Nella testata settentrionale del portico, a ovest delle scuderie seicentesche, viene costruito al piano terra un nuovo portale monumentale (sul quale campeggia, a caratteri maiuscoli, la scritta «magazzino tabacco») attraverso il quale si entrava in un atrio con le scale sdoppiate che scendevano al magazzino lapidario o salivano ai locali d’ingresso, di anticamera e, quindi, alla galleria del museo, un vano lungo 76 metri e largo 6, affrescato a grottesche, ove erano raccolte le testimonianze archeologiche. Come l’ala con la sala da gioco della pallacorda e le scuderie, anche questa del museo era costituita da due lunghi fabbricati contigui, divisi da un muro di spina longitudinale. Infatti, contigue per una porzione lunga più di 60 metri, a nord del lapidario, vi erano le cantine. Accessibili dalla testata est (dal secondo cortile), erano costituite da un primo locale a doppia altezza di 21,5 per 7 metri, da un secondo vano di 32,6 per 7 metri parzialmente interrato e coperto con volta a lunette e da una bottiglieria nuovamente a livello terra di 6,85 per 7 metri. La parte restante verso ovest di questo corpo era completata con un portico a sei arcate a doppia altezza e da una piccola stalla per bovini con un fienile soprastante, già inserita nel volume d’angolo tra l’ala del museo e quella di chiusura trasversale occidentale. Anche il locale lungo 32 metri, posto al II livello sopra la cantina seminterrata e quello di 6,85 metri sopra la bottiglieria, dovevano avere destinazione museale. Assai curioso era il piccolo vano posto sul corpo sporgente verso nord, di altezza molto ridotta, con un soffitto a cassone romboidale decorato a grottesche e camino con pilastrini scanalati e architrave decorato a greche. Al secondo piano (III livello) le capriate di sostegno del tetto unificavano lo spazio sottostante, che ai piani inferiori si presentava invece diviso longitudinalmente dal muro centrale di spina. La porzione orientale con due lucernari alla fine del Settecento doveva presentarsi suddivisa in vari locali, terminando a ovest con una sala biabsidata, della quale vi era traccia solo nel pavimento (fig. 15).

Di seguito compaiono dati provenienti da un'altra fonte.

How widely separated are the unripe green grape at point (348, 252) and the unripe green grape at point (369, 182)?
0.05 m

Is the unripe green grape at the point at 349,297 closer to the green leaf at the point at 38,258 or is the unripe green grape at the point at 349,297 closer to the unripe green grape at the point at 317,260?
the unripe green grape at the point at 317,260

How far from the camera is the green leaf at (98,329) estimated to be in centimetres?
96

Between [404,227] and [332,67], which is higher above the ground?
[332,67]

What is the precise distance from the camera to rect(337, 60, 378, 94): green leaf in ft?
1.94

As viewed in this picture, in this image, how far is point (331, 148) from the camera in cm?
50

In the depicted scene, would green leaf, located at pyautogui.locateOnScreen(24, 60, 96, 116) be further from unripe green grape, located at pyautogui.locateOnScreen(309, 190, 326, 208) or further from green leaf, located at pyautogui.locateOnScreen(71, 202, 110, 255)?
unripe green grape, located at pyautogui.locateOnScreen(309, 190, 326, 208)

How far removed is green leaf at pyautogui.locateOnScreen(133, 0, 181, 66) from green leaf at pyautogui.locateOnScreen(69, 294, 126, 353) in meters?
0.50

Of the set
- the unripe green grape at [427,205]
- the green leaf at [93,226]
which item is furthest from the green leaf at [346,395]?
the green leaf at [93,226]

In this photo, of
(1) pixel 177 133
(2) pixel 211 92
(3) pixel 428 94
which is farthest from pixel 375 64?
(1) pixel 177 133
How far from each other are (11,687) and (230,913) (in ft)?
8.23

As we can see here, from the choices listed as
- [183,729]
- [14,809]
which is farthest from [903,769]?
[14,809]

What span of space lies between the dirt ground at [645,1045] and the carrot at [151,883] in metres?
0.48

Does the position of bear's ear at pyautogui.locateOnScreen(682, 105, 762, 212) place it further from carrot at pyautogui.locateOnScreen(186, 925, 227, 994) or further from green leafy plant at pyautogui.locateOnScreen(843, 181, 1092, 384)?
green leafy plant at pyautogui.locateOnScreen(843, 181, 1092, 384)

Castello del Catajo, pianta del III livello dei locali attorno al cortile rustico meridionale.

15. Pianta del III livello dei locali attorno al cortile rustico meridionale.

L’ala meridionale degli edifici che definiscono il cortile rustico è allineata lungo via Catajo e termina a ovest in una torretta cilindrica, destinata a colombaia. Realizzata per ospitare gli alloggi per il personale su tre livelli, questa fabbrica presenta la facciata meridionale ritmata dall’iterazione del motivo di coppie di finestre ravvicinate. A causa della successiva destinazione a essicatoio di tabacco sono stati demoliti tutti i solai e innalzati alcuni muri di ancoraggio trasversali. Anche qui i tetti stanno crollando.
L’ala occidentale, destinata a rimessa per le carrozze, si presenta dal cortile con quattro ampi portoni ad arco ai lati di uno centrale. Quest’ultimo trova riscontro in un portale archiacuto sulla facciata esterna occidentale, con lunetta e tondi laterali dipinti, inseriti nella struttura lapidea di un muro merlato, a sua volta inglobato in una successiva sopraelevazione in muratura laterizia. Anche quest’ala si presenta senza solai intermedi.
A nord della corte rustica si è venuto formando un secondo cortile, probabilmente a partire dalla seconda metà del Settecento con le trasformazioni volute da Tommaso Obizzi. Il lato est di questa corte settentrionale non è chiuso da edifici ma dalle pendici del colle e col recinto del parco. Il lato nord è definito da un muro continuo in salita verso est sul quale sono attestati due edifici staccati (fig. 16).

Castello del Catajo, pianta dei fabbricati attorno al cortile settentrionale.

16. Pianta dei fabbricati attorno al cortile settentrionale.